The providers aren't telling us what to say word-for-word. We are typing HPI's in real time, in our own words, and determining what content is pertinent and what isn't. We complete the ROS and document physical exams with hardly any prompting from the provider. Obviously we can't hear heart and lung sounds, but everything else we identify and describe entirely on our own, as if we were performing the exam ourselves. We are tested on our ability to document appropriate PE findings (ex: neurovascular status in extremities, GCS, appendicitis signs, etc.) by watching the patient's response to the provider's exam - and if we do not pass this written test, we have to repeat our training program (which is several weeks long and includes multiple exams). It is up to us (not the provider) to come up with a list of differentials based on the H & P and then modify that list according to the orders entered by the provider. We compose MDM's in our own words - it is our job to be the provider's peripheral brain and document the relevant information.
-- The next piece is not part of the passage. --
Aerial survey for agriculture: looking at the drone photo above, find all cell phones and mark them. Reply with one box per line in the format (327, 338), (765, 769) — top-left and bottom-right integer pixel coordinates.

For example, if a D-Dimer is ordered, we are trained to calculate Wells/PERC. We are expected to calculate a HEART score for chest pain work-ups. And we exercise our judgment in describing why patients are being admitted/discharged, why a test is being ordered, any shared decision making that takes place, risk vs. benefit discussions, etc. When a patient is discharged, it is up to us (not the provider) to come up with a set up discharge instructions appropriate for each patient based on their diagnosis and any medications being prescribed. At the end of the shift, the provider will proofread the charts before signing, but an experienced scribe's chart typically doesn't require too many modifications. 

I'm finishing up PA school now and I've been offered ER jobs that supposedly don't take new grads, but exceptions are being made on my behalf because of my ER scribe experience. 

I'm not by any means putting down other types of HCE. But I am saying that you don't need to touch patients in order to learn. Paying attention to what is happening around you and asking questions can go a long, long way. In my case, working with ER doctors who were phenomenal teachers made all the difference in the world. Just like any other job, you get out of it what you put into it. 

 

There is so much wrong with this. It’s a disaster looking for a place to happen IMO. No disrespect to your person inferred.